Please copy out the data below word for word, starting at the line that contains "What span lies" and ending at the final line of the data, with both of those lines included.

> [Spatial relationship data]
# # # # #

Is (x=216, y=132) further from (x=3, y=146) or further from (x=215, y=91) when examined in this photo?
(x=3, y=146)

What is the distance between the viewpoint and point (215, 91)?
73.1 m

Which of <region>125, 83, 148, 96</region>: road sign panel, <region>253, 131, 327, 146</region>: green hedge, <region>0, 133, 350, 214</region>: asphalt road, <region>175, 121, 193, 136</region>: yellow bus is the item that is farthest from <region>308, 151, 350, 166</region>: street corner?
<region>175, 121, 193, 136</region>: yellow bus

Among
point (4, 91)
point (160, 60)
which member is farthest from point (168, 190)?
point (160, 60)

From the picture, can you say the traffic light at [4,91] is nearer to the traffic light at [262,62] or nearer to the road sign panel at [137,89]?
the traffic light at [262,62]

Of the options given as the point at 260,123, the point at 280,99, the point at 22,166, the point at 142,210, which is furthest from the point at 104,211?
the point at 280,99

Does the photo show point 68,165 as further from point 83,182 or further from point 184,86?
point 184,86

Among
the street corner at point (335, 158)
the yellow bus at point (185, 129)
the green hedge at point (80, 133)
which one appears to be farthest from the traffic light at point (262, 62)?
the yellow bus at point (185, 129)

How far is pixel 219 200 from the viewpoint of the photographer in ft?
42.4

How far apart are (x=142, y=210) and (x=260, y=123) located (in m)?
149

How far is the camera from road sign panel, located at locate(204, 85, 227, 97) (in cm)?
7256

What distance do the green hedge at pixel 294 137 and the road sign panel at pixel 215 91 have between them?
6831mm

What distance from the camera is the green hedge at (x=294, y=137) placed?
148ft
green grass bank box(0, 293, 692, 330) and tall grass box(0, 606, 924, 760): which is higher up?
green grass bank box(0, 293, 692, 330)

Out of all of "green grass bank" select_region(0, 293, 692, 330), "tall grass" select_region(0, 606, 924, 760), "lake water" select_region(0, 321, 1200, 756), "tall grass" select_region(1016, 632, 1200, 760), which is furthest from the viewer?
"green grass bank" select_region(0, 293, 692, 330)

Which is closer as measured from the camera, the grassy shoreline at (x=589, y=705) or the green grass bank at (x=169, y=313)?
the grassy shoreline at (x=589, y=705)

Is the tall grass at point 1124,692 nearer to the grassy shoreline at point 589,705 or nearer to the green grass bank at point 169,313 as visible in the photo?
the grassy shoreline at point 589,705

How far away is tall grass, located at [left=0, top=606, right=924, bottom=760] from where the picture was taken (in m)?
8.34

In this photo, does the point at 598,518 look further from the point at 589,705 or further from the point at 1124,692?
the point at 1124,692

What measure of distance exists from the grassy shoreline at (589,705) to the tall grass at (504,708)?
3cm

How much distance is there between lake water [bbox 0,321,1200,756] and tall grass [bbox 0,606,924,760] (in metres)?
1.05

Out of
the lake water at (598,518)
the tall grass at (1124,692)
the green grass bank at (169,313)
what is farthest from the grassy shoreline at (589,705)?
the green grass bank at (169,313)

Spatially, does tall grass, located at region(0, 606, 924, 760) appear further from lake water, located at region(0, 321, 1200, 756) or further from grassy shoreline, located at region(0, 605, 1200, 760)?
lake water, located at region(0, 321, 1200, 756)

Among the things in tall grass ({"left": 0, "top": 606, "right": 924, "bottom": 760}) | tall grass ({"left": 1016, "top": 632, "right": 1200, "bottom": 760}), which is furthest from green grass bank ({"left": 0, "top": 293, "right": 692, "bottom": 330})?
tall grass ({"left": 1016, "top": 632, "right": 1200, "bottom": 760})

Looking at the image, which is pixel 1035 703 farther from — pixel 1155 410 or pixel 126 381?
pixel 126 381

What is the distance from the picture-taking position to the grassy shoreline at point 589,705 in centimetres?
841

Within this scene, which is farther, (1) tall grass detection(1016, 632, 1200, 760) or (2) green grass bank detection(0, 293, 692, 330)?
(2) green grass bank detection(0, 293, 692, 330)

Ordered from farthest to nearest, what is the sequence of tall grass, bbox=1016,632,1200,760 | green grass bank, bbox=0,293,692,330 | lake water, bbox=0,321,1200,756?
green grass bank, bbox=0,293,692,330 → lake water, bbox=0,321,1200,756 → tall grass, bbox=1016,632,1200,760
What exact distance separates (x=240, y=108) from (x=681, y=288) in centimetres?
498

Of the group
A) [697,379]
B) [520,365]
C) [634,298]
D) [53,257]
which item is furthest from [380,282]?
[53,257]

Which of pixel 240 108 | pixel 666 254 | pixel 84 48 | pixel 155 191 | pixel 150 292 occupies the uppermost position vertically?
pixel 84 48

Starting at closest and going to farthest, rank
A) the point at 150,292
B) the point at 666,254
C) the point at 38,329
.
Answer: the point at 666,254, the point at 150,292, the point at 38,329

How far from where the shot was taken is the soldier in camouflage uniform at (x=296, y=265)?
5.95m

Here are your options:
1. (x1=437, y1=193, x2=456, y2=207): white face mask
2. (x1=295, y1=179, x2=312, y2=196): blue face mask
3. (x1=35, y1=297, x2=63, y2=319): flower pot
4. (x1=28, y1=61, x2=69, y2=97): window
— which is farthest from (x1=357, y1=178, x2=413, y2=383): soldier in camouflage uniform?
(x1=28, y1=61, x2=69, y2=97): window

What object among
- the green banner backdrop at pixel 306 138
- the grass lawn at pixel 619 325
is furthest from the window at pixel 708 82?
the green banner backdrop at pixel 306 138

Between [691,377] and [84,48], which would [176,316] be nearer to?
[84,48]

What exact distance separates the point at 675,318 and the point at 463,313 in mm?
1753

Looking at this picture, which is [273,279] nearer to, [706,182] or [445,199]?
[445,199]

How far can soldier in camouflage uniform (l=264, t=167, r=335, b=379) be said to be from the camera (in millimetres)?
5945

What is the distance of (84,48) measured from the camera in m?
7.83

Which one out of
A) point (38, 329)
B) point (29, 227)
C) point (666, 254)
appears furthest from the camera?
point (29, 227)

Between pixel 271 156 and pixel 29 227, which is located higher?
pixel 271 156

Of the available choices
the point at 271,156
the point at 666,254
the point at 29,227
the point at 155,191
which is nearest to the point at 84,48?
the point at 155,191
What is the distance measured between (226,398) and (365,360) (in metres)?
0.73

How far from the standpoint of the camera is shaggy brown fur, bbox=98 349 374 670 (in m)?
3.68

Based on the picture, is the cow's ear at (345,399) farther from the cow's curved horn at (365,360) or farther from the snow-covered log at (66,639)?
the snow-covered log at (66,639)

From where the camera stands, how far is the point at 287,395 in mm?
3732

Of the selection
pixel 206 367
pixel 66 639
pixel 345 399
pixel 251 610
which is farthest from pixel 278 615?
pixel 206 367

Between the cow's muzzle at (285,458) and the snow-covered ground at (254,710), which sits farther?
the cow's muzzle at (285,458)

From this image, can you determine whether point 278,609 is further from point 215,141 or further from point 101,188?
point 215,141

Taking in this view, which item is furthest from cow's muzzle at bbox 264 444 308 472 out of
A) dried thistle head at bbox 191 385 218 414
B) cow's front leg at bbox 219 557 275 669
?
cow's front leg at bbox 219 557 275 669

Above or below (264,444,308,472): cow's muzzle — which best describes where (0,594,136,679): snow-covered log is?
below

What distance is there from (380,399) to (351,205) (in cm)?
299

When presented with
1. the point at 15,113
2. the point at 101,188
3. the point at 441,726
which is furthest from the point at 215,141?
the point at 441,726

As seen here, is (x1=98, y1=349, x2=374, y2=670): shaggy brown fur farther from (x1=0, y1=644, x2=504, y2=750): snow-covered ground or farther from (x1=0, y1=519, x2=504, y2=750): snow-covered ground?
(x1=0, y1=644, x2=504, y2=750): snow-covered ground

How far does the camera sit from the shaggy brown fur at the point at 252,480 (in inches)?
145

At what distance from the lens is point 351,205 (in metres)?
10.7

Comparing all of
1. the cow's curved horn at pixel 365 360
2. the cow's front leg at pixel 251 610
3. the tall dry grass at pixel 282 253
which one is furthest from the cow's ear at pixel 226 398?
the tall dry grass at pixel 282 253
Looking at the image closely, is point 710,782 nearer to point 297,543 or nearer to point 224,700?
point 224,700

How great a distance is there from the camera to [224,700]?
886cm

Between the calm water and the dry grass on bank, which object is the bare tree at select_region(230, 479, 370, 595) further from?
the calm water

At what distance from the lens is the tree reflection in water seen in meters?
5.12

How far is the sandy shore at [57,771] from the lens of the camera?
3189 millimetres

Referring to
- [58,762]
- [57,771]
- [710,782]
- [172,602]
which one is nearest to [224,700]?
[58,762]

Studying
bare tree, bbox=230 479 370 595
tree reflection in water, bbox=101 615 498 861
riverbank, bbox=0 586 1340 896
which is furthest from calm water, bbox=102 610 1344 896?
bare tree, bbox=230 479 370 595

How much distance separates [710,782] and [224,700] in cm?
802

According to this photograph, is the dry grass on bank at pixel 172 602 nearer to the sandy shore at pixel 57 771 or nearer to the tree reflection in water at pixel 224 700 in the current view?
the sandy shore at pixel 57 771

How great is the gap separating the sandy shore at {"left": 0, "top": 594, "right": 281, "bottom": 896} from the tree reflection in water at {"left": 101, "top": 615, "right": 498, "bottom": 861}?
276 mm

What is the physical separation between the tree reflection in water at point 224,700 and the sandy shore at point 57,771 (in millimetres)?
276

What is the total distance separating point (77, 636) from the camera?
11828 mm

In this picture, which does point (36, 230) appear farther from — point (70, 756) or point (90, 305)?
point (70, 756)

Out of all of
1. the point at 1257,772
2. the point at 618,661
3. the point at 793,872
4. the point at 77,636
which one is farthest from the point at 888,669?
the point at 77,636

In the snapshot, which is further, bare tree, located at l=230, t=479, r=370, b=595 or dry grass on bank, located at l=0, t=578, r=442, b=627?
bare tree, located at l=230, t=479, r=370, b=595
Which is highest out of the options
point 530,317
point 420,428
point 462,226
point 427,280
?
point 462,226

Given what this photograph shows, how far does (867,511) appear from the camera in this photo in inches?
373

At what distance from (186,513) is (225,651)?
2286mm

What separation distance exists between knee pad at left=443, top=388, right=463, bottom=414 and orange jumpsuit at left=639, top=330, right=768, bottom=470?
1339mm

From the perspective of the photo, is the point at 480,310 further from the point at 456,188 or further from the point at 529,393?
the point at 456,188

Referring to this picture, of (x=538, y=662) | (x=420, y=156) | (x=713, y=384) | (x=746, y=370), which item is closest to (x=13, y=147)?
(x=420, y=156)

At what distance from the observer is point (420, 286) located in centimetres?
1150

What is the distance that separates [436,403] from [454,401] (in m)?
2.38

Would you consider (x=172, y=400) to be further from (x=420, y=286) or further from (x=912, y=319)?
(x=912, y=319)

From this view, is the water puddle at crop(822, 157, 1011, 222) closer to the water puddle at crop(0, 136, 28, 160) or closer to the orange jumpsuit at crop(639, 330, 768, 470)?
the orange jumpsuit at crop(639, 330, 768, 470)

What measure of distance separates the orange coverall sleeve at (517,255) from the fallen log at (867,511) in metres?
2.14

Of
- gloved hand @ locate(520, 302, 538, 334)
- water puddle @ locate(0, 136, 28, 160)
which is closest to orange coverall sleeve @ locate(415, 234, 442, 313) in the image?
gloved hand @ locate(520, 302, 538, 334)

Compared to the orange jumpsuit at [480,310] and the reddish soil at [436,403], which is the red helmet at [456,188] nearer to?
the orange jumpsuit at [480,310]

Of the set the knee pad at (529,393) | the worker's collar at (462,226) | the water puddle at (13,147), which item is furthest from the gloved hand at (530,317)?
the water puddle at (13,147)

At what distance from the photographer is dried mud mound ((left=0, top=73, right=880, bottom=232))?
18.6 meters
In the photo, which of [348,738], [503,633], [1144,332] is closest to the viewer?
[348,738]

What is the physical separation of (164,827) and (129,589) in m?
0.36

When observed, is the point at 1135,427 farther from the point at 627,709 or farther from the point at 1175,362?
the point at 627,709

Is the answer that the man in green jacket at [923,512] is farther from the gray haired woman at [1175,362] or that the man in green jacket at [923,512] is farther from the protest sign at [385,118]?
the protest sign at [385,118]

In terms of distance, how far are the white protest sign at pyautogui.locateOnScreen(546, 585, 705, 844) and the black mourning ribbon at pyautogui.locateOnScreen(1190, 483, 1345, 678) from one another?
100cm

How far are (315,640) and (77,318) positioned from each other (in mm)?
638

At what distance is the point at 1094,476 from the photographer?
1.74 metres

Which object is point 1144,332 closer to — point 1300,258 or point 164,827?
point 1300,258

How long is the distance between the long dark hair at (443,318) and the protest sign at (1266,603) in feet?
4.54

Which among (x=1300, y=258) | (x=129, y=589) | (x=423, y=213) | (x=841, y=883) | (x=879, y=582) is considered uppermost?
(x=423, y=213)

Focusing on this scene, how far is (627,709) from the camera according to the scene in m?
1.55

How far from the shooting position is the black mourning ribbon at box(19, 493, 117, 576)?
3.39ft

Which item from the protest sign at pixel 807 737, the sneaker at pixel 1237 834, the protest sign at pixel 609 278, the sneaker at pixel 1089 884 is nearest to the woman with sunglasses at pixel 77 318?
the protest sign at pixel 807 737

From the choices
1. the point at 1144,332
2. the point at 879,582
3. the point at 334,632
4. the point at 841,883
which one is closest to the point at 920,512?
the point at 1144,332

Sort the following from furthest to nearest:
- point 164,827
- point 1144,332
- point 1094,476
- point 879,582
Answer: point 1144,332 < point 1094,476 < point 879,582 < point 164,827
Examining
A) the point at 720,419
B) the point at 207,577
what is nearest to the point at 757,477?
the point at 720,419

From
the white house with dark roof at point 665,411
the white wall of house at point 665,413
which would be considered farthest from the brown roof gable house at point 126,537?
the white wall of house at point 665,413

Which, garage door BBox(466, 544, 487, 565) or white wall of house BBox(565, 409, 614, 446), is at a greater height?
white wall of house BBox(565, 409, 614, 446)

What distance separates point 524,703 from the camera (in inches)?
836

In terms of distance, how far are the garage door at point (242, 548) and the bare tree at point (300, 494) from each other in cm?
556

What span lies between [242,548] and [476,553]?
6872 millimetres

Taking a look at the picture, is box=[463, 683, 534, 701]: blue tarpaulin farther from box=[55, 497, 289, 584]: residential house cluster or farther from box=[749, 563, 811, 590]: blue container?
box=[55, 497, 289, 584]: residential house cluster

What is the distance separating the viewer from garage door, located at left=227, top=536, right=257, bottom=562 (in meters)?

# # # # #

> [RESULT OF THIS EXERCISE]
What span lies between [242,548] and [476,553]?
6872 millimetres

Taking a look at the picture, is box=[463, 683, 534, 701]: blue tarpaulin farther from box=[55, 497, 289, 584]: residential house cluster or farther from box=[749, 563, 811, 590]: blue container?
box=[55, 497, 289, 584]: residential house cluster

What is the distance separating the viewer from garage door, located at left=227, top=536, right=257, bottom=562 (in meters)?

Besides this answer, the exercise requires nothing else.